EXTRACT
========

This disclosure relates generally to data processing and, more particularly, to hierarchical data archiving.
The approaches described in this section could be pursued but are not necessarily approaches that have previously been conceived or pursued. Therefore, unless otherwise indicated, it should not be assumed that any of the approaches described in this section qualify as prior art merely by virtue of their inclusion in this section.
A traditional file system typically maintains only the latest version of its files. If a user wishes to maintain multiple versions of the same file, the user may store them manually. The clean-up of the unneeded intermediary versions is also performed manually. Maintaining multiple versions of a file in a traditional file system can be resource-expensive.
Various software solutions have been developed to maintain multiple file versions of file systems based on predetermined time criteria so that the entire file system is backed up at predetermined times. This approach may be computationally expensive.
There are also versioning solutions which allow storing files once they are modified, rather than on the time basis. Such versioning solutions provide for existence of several versions of the same file at the same time. However, traditional versioning solutions archive previous versions of files on a separate resource which is not part of the global namespace associated with the current version. Thus, if a user needs to access an older version of a file, a file system administrator may use his tools and credentials to manually search through archives located on a separate resource, which makes the use of such versioning solutions cumbersome.
This summary is provided to introduce a selection of concepts in a simplified form that are further described in the Detailed Description below. This summary is not intended to identify key features or essential features of the claimed subject matter, nor is it intended to be used as an aid in determining the scope of the claimed subject matter.
According to an aspect of the present disclosure, a method is provided for maintaining a file versioning system. The method may comprise determining, by one or more processors, that a modification to a file system has been made. Based on the determination, the method may perform, by the one or more processors, a snapshot of the file system. Further, the method may include virtually linking, by the one or more processors, the snapshot to at least one of a plurality of predecessor snapshots. The method may also include dynamically discarding, by the one or more processors, one or more snapshots of the plurality of predecessor snapshots based on one or more predetermined criteria.

========

DATASET EXTRACT

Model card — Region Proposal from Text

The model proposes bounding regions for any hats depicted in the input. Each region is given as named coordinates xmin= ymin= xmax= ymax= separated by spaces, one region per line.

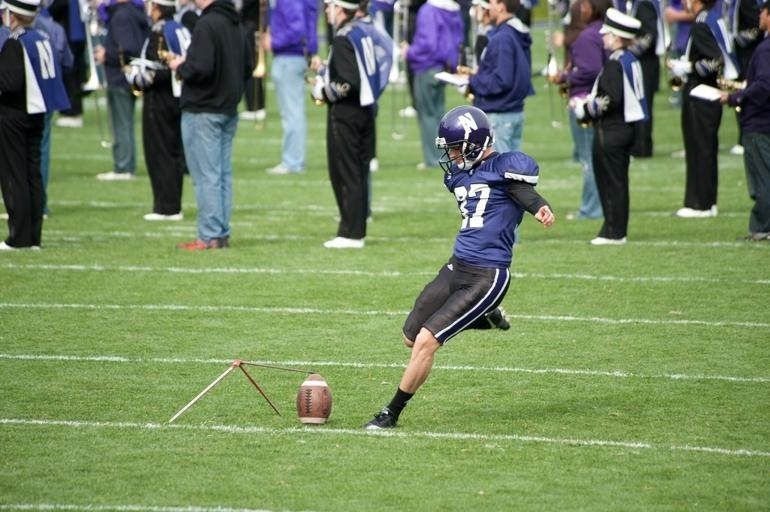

========

INSTRUCTIONS
(1) According to the disclosure, what does a traditional file system typically maintain?
(2) Reproduce word for word the part of the disclosure starting with "This disclosure relates" and going on through "in this section.".
The material has no role here.

IN RESPONSE
(1) Only the latest version of its files.

(2)
This disclosure relates generally to data processing and, more particularly, to hierarchical data archiving.
The approaches described in this section could be pursued but are not necessarily approaches that have previously been conceived or pursued. Therefore, unless otherwise indicated, it should not be assumed that any of the approaches described in this section qualify as prior art merely by virtue of their inclusion in this section.